Push for permanent US daylight conserving time frozen as Trump states Americans are divided
A three-year congressional effort to make daylight conserving time permanent in the United States appears to have halted, with President Donald Trump saying on Thursday that Americans are uniformly divided over the problem. Daylight saving time – putting the clocks forward one hour throughout the summer half of the year to make the many of the longer evenings – has been in location in nearly all of the United States because the 1960s, but supporters have actually pressed to make it year-round.
Sean ‘Diddy’ Combs deals with brand-new indictment, is accused of ‘forced labor’
U.S. prosecutors on Thursday unveiled a brand-new indictment against Sean “Diddy” Combs, accusing the hip-hop mogul of forcing staff members to work long hours and threatening to penalize those who did not assist in his two-decade sex trafficking plan. Combs, 55, still faces a scheduled May 5 trial in Manhattan on federal charges of racketeering conspiracy, sex trafficking and transport to participate in prostitution. He has pleaded not guilty.

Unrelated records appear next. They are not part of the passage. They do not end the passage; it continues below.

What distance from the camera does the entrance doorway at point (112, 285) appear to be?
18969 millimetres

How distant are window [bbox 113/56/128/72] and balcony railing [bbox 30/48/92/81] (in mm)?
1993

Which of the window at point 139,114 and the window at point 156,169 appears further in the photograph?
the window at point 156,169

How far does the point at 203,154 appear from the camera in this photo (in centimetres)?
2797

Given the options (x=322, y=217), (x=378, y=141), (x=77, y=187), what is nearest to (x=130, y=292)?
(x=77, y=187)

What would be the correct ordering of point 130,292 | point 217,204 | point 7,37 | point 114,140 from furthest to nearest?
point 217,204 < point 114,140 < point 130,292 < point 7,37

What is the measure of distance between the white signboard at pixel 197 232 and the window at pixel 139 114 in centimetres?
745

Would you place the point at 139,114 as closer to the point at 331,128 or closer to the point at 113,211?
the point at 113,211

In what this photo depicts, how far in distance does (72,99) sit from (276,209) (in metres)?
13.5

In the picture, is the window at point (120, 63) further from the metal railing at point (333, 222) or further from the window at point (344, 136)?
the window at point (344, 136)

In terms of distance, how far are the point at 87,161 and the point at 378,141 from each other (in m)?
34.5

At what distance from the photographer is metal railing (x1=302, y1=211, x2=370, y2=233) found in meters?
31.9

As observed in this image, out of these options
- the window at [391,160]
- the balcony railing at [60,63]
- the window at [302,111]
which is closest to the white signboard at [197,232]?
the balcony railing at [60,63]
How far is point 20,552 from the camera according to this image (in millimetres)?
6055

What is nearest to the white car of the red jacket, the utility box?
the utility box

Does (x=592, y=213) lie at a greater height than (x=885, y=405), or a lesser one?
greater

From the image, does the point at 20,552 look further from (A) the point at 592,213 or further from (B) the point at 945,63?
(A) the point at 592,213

US federal workers countered at Trump mass shootings with class action complaints
U.S. government employees who have been fired in the Trump administration’s purge of recently hired workers are responding with class action-style grievances claiming that the mass firings are unlawful and 10s of thousands of individuals need to get their jobs back. Lawyers at 2 companies said on Thursday that they had filed 6 appeals with the federal Merit Systems Protection Board since last week and, in addition to other law firms, strategy to cause 15 more on an agency-by-agency basis on behalf of big groups of workers who were fired in recent weeks.
Trump administration need to make some foreign aid payments by Monday, judge rules
The Trump administration must make some payments to foreign help specialists and grant receivers by 6 p.m. (1100 GMT) on Monday, a federal judge ruled on Thursday, a day after the U.S. Supreme Court rebuffed the administration’s request to avoid a deadline for the payments. The ruling by U.S. District Judge Amir Ali came at the end of a hearing in a lawsuit by professionals and non-profit grant challenging President Donald Trump’s comprehensive freeze of U.S. foreign aid, a day after the groups got a boost from the Supreme Court. It buys the federal government to pay billings submitted by the plaintiffs in the case before February 13.